Enough so that the New York State Department of Financial Services launched a detailed third-level investigation, eventually exonerating Apple Card and Goldman Sachs, the financial firm that backed it.


ProPublica understood these levels as they disseminated the findings of their famous study on the COMPAS algorithm for predicting criminal recidivism. The main article included both the hook of individual stories, like those of Bernard Parker and Dylan Fugett, as well as statistical analysis of a large dataset from Broward County, Florida. The more detailed articles of the first level and second level were published alongside.

Northpointe (now Equivant), the maker of COMPAS did their own analysis to refute ProPublica’s analysis on the same data, so still second-level. (The argument hinged on different definitions of fairness.) The Wisconsin supreme court ruled that COMPAS can continue to be used, but under guardrails. I don’t think there has ever been a third-level analysis that breaks open the proprietary nature of the algorithm.

Asylee Hearings

Reuters did the same thing as ProPublica in a story about human (not AI) judgements in asylum cases. A first-level part of the story focuses on two women: Sandra Gutierrez and Ana, who have very similar stories of seeking asylum, but were granted and not granted asylum by different judges. A second-level part of the story focuses on the broader pattern across many judges and a large dataset.

Given that all of the data is public, Raman et al. did a third-level in-depth study on the same issue. They found that partisanship and individual variability among judges have a strong role to play in the decisions, without even considering the merits of a case. This is a new study. It will be interesting to track what happens because of it.


There are many other examples of first-level audits (e.g. an illustration of an object classifier labeling black people as gorillas, a super-resolution algorithm making Barack Obama white, differences in media depictions of Megan Markle and Kate Middleton, language translations from English to Turkish to English showing gender bias, and gender bias in images generated from text prompts). They sometimes lead to second- and third-level audits (e.g. image cropping algorithms that prioritize white people and disparities in internet speed), but often they do not.

So What?

Each of the three levels of audits have a role to play in raising awareness and drawing attention, hypothesizing a pattern, and proving it. To the best of my knowledge, no one has laid out these different levels in this way, but it is important to make the distinction because they lead to different goals, different kinds of analysis, different parties and access involved, and so on. As the field of AI auditing gets more standardized and entrenched, we need to be much more precise in what we’re doing — and only then will we achieve the change we want to see, hook, line, and sinker.


There is No Generic Algorithmic Fairness Problem

November 28, 2022

Hello Lav. I know you’re a proponent of block diagrams and other similar abstractions because they permit a kind of elegance and closure that helps us make progress as scientists. I’m all for it too, except when we need to take that progress all the way down to applications that have very contextual nuances. For example, I’d be very happy if these kinds of diagrams of algorithmic fairness and bias mitigation (drawn by Brian d’Alessandro et al. and Sam Hoffman, respectively) were all we needed, but let me talk through how context matters. (This will be a discussion different from choosing the most appropriate fairness metric, which has its own nuance, and from asking whether fairness should even be viewed as a quantitative endeavor.) This was part of a presentation I made for NIST in August.

Let’s go through a series of 7 real-world examples.
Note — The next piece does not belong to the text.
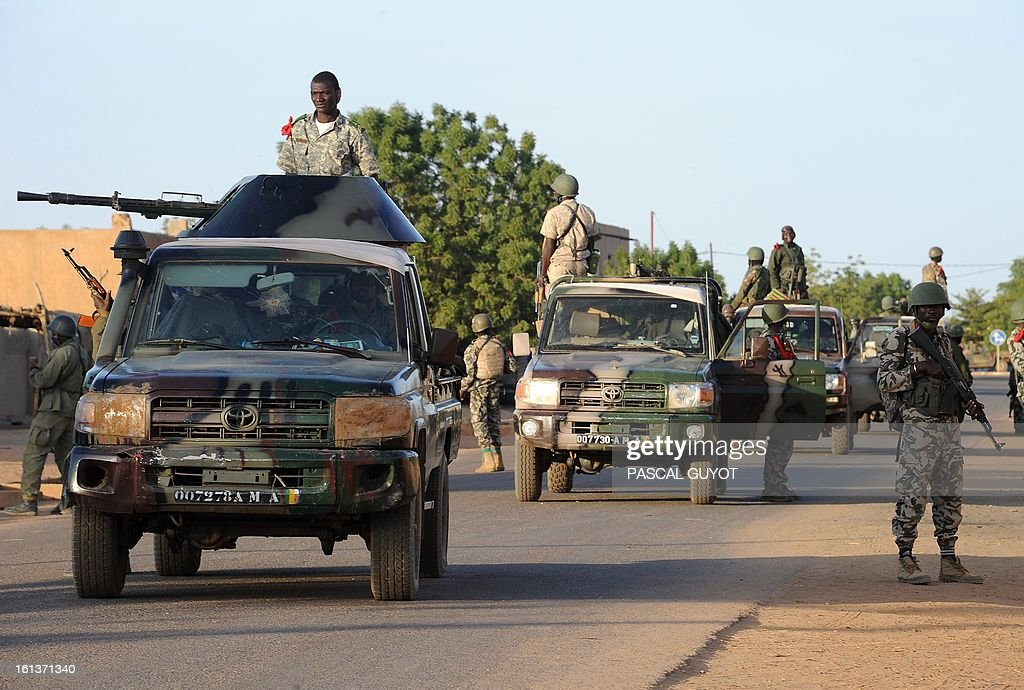 Malian soldiers patrol on February 10, 2013 in northern city of Gao. Fights between Islamist rebels and Malian soldiers broke out in the center of Gao, recently taken over by the French military to Malian armed Islamist groups, hit by two suicides bombings within two days. AFP PHOTO / PASCAL GUYOT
The first is clinical prediction of postpartum depression and its fairness across race. This one is almost as generic as you can get because the protected attribute is clear, it is a typical machine learning lifecycle, and so on. But the nuance in this application is the importance of focusing only on the riskiest patients (top decile). Someone who does not know what they are doing might just classify patients at above or below the mean or median risk.

The second is skin disease diagnosis from medical images. Here the nuance is that although the protected attribute is somewhat clear (skin type), it is not given with the dataset. The images have to be segmented so that only healthy skin is used to estimate a skin color, which is then grouped according to individual typology angle (ITA). The ITA and its groupings are itself not without controversy.

The third is legal financial obligations (fines and fees) in Jefferson County, Alabama. Here the fairness does not have to do with machine learning or artificial intelligence-based predictors, but on analyzing human decision-making to discover and finely characterize bias issues. All the analysis happens before the d’Alessandro and Hoffman block diagrams.

The fourth is the Ad Council’s “It’s Up to You” campaign for Covid-19 vaccine awareness and wanting all people to receive the messaging equally effectively. In this application having to do with targeted advertising, the labels are highly imbalanced so that a typical classifier would just always predict one of the classes, which also doesn’t really allow for bias mitigation. Here, the class imbalance has to be dealt with first before dealing with algorithmic fairness.

The fifth is “bust or boom” prediction in ESPN’s fantasy football site, where the predictions for individual players have unwanted bias with respect to their team membership. The nuance here is that the fairness component (AI Fairness 360 in this case) is just a tiny part of the overall, highly complicated system architecture, and cannot just be thrown in haphazardly.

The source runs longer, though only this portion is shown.